___ Getoonde tekst
“België is een interne financiële herverdelingsmachine”
Veertien jaar geleden heeft professor Juul Hannes, die aan de VUB en de RUG economische geschiedenis doceerde, de grote verdienste gehad de mythe van de omgekeerde transfers te ontkrachten. Een hardnekkige mythe die voorhield dat de miljardentransfers naar Brussel en Wallonië in wezen een Wiedergutmachung zijn voor de geldstromen uit de negentiende eeuw van het zuiden naar het noorden. Die geldstromen hebben nooit bestaan, zo bleek uit onderzoek van professor Hannes. Sinds 1830 vloeit er geld naar het Franstalige landsgedeelte en zelfs de meest rabiate Belgicist heeft professor Hannes’ bevindingen nooit kunnen weerleggen. We zochten naar aanleiding van een recente heruitgave van deze studie Trends-redacteur Alain Mouton op. Mouton is een deskundige in de materie en schreef voor de nieuwe uitgave een aanvullend essay.
______
___ Uit de gegevens
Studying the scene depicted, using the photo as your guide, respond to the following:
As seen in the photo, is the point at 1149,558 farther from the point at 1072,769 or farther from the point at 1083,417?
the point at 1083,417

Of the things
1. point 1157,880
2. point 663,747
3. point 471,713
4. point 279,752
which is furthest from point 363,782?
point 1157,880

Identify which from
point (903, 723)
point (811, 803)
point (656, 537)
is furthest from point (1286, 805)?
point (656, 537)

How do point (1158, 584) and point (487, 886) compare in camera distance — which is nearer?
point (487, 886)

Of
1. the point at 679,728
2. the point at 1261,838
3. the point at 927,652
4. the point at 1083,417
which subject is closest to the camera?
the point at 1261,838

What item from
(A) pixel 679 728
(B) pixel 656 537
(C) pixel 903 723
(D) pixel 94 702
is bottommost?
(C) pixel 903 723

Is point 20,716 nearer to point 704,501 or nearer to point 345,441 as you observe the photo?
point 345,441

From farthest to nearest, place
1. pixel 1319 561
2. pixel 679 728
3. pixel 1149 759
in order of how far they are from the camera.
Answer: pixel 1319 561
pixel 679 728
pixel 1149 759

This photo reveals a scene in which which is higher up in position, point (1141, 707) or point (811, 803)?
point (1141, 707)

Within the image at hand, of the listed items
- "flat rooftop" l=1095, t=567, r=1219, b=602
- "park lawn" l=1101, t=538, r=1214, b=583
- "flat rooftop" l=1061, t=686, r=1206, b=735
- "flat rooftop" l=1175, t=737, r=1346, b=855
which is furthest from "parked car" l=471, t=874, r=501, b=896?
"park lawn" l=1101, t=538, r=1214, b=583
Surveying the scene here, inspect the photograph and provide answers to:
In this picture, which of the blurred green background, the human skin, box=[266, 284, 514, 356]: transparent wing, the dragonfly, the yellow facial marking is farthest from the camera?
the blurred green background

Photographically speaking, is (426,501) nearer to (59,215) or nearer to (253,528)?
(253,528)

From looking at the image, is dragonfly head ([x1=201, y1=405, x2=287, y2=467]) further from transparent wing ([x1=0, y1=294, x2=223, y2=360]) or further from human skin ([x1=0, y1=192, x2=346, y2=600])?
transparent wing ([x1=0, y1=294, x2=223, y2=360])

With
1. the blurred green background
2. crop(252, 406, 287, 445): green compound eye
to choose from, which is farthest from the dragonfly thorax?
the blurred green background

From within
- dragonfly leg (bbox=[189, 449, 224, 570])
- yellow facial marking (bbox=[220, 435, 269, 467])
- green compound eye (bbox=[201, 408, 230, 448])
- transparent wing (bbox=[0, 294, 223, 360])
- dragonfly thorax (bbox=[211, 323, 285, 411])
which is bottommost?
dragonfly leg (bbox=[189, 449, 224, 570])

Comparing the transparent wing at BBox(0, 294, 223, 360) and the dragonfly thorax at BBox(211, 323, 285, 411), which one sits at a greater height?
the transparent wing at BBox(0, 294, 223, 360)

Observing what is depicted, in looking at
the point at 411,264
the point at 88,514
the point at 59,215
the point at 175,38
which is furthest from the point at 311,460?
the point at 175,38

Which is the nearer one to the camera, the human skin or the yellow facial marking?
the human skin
______
Wat moet je doen » Schrijf uit de tekst over de omgekeerde transfers letterlijk het stuk over dat begint bij "Veertien jaar geleden" en doorloopt tot en met "een aanvullend essay.".

De oplossing »
Veertien jaar geleden heeft professor Juul Hannes, die aan de VUB en de RUG economische geschiedenis doceerde, de grote verdienste gehad de mythe van de omgekeerde transfers te ontkrachten. Een hardnekkige mythe die voorhield dat de miljardentransfers naar Brussel en Wallonië in wezen een Wiedergutmachung zijn voor de geldstromen uit de negentiende eeuw van het zuiden naar het noorden. Die geldstromen hebben nooit bestaan, zo bleek uit onderzoek van professor Hannes. Sinds 1830 vloeit er geld naar het Franstalige landsgedeelte en zelfs de meest rabiate Belgicist heeft professor Hannes’ bevindingen nooit kunnen weerleggen. We zochten naar aanleiding van een recente heruitgave van deze studie Trends-redacteur Alain Mouton op. Mouton is een deskundige in de materie en schreef voor de nieuwe uitgave een aanvullend essay.